The likable, very funny play is about four women who become friends through their shared losses. "Savannah" begins a laudable SCTC season devoted to works by women.

(Left to right:) Michelle Romano, Connie Norwood, Dawn Varava, and Stacy Skinner in “The Savannah Sipping Society,” through Feb. 25 at the South Camden Theatre Company.
(Left to right:) Michelle Romano, Connie Norwood, Dawn Varava, and Stacy Skinner in “The Savannah Sipping Society,” through Feb. 25 at the South Camden Theatre Company.Read moreRobert A. Bingaman

It was cold outside Friday night, but in a brave little theater in Camden all was warm hearts and Southern skies. Through Feb. 25, The Savannah Sipping Society, by the comedy factory of Jesse Jones, Nicholas Hope, and Jamie Wooten, is playing at the South Camden Theatre Company.

The play is a sweet aperitif for a laudable season at SCTC, concentrating on plays by women. The company also deserves kudos for its program offering $5 tickets to Camden residents.

Hats off to Jones/Hope/Wooten. According to their website, their 18 plays have enjoyed more than 4,900 runs. Their regional-theater-friendly comedies, usually set in the South, feature small casts and strong roles for female ensembles.

Much like their Dixie Swim Club, say, or The Hallelujah Girls, Savannah involves women-of-a-certain-age who meet periodically and get into various kinds of trouble. (Does that recall TV's Golden Girls? Wooten was a writer for it.) And is Savannah Sipping Society having a year: I count 53 productions scheduled for 2018.

This sturdy, indestructible vehicle concerns four women who become accidental friends through their shared losses. Randa (played with uptight shockability by Stacy Skinner) is a recently fired architect. Marlafaye (Dawn Varava, who got many of the night's biggest laughs as a Texas loudmouth) has fled her husband, who's canoodling with his dental hygienist. Dot (endearingly done by Connie Norwood) lost her spouse just as they were settling into retirement. Jinx (played with sparkle by former Eagles cheerleader Michelle Romano) is a would-be life coach but actual hairdresser watching as the only person in her life, her sister, leaves our world.

Jinx coaches her friends to start something new, be it salsa dancing, Renaissance fairs, or dating. Action happens offstage; the friends gather post-disaster to compare notes. One-liners abound about age ("If my memory gets any worse, I could throw myself my own surprise party"), weight ("Do you know they have found out that women who carry a little extra weight tend to live longer than the men who call it to their attention?"), and spousal disappointment ("He asked me his ideal weight, and I told him four pounds, including urn"). Sex after 50 is like moving house: "Get it done fast and eliminate as much of the agony as possible."

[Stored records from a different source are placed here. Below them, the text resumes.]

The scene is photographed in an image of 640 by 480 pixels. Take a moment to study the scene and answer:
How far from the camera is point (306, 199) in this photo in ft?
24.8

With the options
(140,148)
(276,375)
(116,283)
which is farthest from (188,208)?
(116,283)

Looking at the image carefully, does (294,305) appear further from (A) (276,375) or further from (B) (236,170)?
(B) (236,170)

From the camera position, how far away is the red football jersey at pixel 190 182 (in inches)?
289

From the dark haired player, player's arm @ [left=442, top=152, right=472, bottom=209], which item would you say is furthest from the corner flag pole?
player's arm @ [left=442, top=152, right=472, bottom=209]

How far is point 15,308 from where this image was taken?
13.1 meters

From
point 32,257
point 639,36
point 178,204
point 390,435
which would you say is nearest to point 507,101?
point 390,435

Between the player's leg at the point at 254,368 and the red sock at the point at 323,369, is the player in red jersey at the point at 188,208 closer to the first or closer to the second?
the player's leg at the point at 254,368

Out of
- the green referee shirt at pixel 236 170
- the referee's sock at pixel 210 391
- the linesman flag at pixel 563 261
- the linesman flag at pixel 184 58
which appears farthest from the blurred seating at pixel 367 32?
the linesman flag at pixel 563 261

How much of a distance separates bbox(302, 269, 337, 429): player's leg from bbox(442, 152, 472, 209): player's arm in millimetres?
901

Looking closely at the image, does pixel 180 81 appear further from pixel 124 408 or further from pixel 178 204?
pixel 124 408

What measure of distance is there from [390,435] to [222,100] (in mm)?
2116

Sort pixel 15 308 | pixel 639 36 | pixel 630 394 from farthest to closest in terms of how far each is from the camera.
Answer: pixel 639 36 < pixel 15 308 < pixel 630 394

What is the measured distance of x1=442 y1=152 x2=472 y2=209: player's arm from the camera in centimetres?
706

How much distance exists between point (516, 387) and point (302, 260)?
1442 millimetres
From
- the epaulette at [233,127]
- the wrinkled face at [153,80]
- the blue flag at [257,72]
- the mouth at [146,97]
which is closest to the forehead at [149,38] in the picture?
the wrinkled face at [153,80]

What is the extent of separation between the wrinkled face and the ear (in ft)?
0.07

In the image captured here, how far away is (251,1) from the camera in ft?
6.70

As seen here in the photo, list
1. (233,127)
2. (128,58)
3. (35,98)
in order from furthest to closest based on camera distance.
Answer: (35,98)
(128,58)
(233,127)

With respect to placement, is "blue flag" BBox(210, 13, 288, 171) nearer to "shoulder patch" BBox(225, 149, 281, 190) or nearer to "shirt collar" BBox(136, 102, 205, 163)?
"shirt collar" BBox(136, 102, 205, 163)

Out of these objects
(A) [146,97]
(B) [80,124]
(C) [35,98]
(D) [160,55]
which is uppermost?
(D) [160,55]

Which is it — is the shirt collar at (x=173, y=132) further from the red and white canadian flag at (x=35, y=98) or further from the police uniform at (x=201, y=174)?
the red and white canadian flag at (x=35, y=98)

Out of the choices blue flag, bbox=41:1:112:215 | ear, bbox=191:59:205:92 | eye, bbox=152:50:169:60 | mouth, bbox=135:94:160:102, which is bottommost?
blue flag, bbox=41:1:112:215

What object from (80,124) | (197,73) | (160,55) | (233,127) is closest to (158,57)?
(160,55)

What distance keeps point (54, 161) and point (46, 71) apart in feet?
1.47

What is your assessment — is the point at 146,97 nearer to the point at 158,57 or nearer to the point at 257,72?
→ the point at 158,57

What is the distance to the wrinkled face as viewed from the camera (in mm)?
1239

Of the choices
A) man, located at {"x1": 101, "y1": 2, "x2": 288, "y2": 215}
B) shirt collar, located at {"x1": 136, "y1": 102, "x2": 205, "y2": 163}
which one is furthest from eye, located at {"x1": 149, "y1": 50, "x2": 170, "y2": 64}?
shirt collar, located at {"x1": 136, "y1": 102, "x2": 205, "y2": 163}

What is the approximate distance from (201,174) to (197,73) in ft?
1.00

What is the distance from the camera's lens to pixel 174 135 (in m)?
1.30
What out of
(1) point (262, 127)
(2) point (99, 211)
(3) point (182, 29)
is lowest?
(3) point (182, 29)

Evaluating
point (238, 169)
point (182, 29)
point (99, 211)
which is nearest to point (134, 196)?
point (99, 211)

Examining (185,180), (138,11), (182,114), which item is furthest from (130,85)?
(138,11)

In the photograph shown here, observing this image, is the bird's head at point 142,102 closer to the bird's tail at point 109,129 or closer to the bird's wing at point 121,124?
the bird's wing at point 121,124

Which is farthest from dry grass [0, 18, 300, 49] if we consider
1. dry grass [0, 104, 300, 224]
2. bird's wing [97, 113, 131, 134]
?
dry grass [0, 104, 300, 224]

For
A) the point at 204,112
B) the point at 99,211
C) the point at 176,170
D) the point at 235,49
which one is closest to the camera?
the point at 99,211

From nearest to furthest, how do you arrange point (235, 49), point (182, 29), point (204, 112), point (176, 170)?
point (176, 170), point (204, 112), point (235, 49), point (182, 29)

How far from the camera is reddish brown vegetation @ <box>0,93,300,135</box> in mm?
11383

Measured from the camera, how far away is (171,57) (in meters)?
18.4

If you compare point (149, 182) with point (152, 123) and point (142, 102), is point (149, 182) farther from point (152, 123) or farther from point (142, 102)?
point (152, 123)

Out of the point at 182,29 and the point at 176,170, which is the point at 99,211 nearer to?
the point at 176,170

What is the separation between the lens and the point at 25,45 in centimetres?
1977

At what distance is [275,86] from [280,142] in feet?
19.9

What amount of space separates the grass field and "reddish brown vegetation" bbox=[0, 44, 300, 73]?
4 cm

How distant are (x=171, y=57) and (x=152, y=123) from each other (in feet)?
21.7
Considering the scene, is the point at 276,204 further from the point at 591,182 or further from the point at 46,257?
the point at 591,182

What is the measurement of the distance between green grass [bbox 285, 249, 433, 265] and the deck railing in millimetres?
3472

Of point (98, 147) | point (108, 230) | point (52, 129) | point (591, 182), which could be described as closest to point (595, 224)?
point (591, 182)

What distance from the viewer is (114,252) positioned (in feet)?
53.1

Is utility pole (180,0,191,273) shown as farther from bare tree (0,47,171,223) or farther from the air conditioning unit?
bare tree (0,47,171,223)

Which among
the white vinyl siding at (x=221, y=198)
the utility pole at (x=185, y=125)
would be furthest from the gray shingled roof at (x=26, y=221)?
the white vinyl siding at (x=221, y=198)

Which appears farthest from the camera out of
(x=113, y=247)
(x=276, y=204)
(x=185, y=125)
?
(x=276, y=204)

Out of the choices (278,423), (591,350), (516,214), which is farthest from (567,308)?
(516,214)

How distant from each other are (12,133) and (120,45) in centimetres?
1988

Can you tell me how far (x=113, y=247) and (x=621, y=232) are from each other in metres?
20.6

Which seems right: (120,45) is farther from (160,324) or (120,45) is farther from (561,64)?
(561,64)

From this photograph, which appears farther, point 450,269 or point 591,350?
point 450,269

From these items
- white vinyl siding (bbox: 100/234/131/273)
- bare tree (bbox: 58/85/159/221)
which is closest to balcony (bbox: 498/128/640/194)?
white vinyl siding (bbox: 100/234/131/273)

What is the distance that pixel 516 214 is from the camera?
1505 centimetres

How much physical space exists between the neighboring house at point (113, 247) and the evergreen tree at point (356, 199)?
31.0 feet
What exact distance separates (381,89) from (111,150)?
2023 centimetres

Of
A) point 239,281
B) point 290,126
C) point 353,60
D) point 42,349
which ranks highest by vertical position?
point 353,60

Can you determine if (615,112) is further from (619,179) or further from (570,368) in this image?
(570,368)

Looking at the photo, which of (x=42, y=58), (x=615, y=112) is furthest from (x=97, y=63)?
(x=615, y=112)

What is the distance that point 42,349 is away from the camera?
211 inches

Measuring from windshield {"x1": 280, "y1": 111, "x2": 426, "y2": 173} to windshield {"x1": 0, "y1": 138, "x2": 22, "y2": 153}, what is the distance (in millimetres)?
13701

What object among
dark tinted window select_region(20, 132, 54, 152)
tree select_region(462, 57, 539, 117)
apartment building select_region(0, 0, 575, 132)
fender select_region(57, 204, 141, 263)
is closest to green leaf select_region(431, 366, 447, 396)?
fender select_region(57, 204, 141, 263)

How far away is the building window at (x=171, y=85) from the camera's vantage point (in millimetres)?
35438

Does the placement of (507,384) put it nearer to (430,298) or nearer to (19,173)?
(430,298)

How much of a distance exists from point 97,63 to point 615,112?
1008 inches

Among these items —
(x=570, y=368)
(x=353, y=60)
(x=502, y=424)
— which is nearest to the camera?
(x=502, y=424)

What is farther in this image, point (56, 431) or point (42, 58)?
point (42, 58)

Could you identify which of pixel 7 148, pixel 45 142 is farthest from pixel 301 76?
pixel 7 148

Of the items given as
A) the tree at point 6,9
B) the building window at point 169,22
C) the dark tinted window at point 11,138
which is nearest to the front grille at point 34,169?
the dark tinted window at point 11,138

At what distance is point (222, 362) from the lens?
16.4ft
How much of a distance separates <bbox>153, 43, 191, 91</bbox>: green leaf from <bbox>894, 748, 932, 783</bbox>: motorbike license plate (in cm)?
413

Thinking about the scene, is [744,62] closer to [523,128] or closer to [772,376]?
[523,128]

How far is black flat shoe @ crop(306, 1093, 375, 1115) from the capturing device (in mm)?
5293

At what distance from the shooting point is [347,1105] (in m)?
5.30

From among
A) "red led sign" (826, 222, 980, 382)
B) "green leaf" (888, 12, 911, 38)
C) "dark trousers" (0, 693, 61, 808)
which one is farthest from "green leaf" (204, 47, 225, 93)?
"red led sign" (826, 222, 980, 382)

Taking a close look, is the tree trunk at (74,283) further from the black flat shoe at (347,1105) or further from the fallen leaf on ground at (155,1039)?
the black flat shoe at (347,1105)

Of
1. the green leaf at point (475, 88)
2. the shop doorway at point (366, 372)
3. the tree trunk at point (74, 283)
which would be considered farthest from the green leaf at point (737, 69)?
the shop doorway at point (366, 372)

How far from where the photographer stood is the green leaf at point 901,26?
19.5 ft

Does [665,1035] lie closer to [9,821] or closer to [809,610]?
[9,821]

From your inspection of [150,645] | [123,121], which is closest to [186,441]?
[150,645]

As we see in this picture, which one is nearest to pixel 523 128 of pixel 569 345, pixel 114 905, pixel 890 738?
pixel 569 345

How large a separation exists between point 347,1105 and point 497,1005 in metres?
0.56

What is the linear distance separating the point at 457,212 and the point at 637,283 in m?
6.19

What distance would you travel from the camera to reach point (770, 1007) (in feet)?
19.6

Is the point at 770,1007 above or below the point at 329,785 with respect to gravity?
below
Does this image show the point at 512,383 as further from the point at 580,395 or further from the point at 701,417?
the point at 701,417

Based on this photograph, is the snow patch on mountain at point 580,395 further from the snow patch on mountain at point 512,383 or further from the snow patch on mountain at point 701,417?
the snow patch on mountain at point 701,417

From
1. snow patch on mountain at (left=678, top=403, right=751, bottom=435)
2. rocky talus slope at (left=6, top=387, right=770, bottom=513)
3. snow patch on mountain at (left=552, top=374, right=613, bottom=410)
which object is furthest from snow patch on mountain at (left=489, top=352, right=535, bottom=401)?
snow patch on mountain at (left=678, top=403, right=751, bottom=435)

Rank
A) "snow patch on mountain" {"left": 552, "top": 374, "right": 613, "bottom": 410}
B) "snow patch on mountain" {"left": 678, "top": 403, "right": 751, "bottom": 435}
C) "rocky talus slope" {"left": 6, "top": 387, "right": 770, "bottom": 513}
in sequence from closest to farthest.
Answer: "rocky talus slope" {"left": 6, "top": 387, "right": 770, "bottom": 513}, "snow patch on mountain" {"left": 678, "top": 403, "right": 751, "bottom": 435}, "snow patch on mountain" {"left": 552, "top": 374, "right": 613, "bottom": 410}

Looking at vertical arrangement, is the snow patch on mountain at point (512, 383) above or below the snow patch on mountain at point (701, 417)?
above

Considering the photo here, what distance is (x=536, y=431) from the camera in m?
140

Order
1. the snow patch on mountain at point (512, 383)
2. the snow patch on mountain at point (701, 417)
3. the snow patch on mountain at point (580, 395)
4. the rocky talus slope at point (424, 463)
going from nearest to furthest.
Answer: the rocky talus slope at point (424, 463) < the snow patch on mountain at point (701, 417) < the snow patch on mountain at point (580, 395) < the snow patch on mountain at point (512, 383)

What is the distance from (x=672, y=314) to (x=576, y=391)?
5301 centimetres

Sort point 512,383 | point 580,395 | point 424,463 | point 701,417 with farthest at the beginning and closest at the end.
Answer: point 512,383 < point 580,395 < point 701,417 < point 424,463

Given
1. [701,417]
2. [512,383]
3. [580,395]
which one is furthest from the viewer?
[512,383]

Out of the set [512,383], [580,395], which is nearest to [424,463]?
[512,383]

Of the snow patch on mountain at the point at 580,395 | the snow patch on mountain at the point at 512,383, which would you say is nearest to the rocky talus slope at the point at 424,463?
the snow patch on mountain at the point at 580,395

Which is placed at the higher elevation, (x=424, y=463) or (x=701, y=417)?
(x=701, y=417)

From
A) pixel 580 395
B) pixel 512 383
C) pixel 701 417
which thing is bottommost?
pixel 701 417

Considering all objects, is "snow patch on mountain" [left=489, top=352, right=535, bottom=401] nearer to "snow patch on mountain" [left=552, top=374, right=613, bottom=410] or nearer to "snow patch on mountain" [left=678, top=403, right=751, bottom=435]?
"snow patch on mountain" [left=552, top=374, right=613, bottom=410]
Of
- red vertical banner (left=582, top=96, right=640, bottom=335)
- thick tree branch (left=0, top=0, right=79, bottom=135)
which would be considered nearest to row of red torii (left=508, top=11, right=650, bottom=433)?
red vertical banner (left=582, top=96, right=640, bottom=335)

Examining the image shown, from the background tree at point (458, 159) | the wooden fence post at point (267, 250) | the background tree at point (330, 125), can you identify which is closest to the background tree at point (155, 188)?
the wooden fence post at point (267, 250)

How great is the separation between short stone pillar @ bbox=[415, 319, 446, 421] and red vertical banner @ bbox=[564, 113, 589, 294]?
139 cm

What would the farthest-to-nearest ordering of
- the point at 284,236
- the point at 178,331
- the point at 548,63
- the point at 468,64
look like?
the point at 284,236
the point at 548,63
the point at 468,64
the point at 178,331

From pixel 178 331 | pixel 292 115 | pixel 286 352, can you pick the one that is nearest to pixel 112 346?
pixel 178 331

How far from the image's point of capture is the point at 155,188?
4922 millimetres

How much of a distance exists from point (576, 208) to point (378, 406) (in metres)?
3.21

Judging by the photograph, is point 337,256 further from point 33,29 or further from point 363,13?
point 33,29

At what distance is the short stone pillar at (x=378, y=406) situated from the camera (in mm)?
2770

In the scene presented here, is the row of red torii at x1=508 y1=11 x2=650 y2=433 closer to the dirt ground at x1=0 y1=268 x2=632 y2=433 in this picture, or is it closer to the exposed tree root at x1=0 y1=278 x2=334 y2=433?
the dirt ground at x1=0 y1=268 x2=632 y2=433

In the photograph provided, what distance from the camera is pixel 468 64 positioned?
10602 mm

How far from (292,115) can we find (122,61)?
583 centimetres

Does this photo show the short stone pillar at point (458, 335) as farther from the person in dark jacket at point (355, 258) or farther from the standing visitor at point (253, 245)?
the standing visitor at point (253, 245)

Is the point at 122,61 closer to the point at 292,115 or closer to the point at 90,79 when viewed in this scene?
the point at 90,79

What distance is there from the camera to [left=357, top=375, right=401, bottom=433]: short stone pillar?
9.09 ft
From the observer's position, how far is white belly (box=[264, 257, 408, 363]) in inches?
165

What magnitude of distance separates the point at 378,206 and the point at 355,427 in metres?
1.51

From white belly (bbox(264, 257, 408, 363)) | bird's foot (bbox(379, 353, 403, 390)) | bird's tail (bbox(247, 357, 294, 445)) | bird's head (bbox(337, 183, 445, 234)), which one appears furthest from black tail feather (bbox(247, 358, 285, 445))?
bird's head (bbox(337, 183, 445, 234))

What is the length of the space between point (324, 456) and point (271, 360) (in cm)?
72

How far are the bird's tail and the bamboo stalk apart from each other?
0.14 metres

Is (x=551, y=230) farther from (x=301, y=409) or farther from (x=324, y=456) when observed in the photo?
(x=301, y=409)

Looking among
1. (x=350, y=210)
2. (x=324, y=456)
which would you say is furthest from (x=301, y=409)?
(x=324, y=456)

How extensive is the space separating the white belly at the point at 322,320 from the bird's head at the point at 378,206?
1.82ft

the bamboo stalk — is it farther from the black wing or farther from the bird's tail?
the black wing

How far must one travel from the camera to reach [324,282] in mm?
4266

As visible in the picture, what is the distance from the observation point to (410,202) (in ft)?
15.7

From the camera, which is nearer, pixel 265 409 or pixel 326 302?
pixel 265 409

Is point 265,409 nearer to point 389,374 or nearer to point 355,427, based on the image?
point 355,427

When I say indestructible, I mean this play can stand up to abuse. We had some Friday night, lines or props forgotten, cues ignored, jokes trampled. But it didn't seem to matter. Some of it is so TV-like that you wait for the laugh track. And you get an actual one: The audience, clearly relating.

Next up in this interesting season is the world premiere of the historical drama Artemisia by Philadelphia playwright Lee Kiszonas (May 4-20); By the Water, about the Jersey Shore and Hurricane Sandy, by Sharyn Rothstein (Sept. 7-23); and two-time Pulitzer-winner Lynn Nottage's Crumbs From the Table of Joy (Nov. 2-18).